Ma non è comunque abbastanza, perché sceneggiatori e regista ci regalano anche la coda finale con i due innamorati su un prato, finalmente liberi di consumare il loro amore dopo la morte del cattivo Barone, così polverizzando anche gli intriganti e sottili meccanismi di colpa e condanna che comunque i personaggi tutti portavano con sé. Finale perfino moralmente discutibile, giacché vuole annullare e nascondere, in verità riuscendoci malissimo, le colpe e le responsabilità dei protagonisti, lei comunque infedele al marito e ambigua trascinatrice del giovane verso la tragedia, lui comunque doppiogiochista e colpevole di orgoglio e presunzione nel voler vincere la sua battaglia non solo per amore ma per il riscatto della sua casata.
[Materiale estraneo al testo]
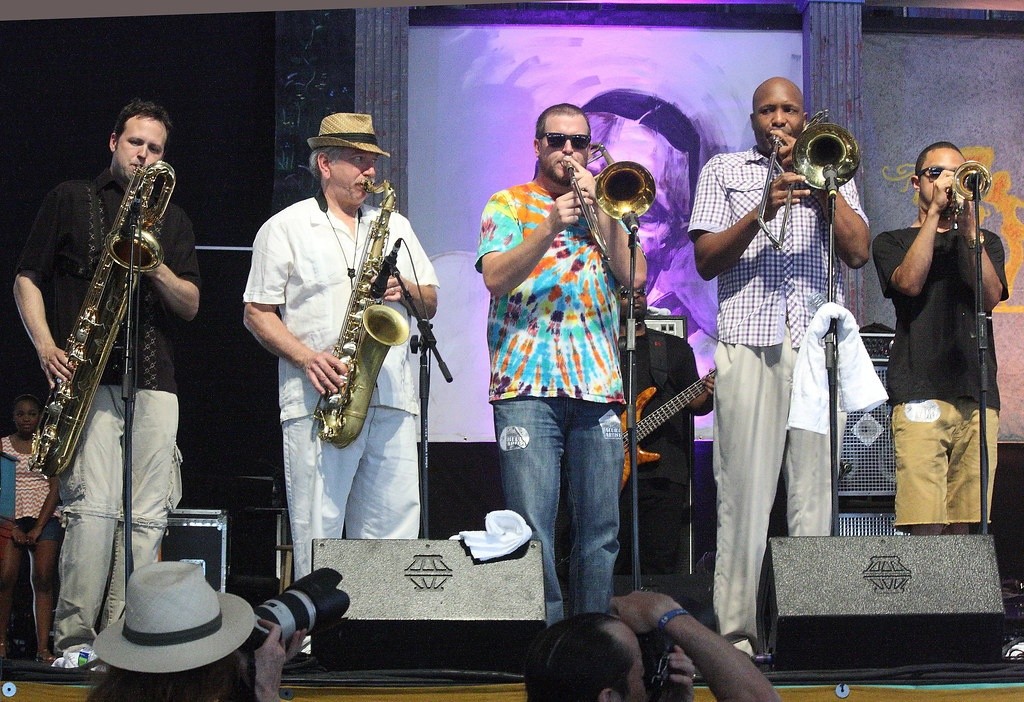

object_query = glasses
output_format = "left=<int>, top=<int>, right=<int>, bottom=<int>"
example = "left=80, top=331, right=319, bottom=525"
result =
left=918, top=166, right=945, bottom=178
left=538, top=132, right=591, bottom=149
left=618, top=286, right=648, bottom=299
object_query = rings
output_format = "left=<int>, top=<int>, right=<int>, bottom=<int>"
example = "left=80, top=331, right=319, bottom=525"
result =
left=392, top=287, right=395, bottom=295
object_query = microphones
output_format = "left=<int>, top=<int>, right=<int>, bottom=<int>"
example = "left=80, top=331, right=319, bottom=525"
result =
left=370, top=238, right=401, bottom=299
left=120, top=189, right=143, bottom=241
left=963, top=172, right=982, bottom=191
left=823, top=163, right=838, bottom=199
left=620, top=211, right=641, bottom=233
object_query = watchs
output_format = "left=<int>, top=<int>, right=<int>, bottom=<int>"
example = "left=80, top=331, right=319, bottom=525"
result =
left=966, top=231, right=985, bottom=248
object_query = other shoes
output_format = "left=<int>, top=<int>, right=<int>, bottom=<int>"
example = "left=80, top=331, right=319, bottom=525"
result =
left=62, top=647, right=109, bottom=673
left=36, top=649, right=58, bottom=663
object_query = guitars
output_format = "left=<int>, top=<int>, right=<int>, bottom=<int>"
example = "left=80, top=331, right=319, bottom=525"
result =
left=619, top=368, right=717, bottom=493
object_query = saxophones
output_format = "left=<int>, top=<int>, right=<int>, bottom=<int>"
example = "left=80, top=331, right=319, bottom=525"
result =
left=311, top=177, right=411, bottom=450
left=27, top=158, right=179, bottom=479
Insomma una vera catastrofe, consumata sull’altare della presunta necessità di un lieto fine a qualunque costo, nella sempre più frequente scarsa considerazione nei confronti degli spettatori, evidentemente considerati dagli autori e dai produttori incapaci di accettare dubbi, ambiguità, soluzioni men che banali, minime profondità di pensiero e di intreccio, minimi inviti alla riflessione. Ovvio che tutti questi limiti e cotanta pochezza di spirito e di pensiero non siano affatto da cercare nel pubblico, ma proprio in chi così insiste a considerarlo.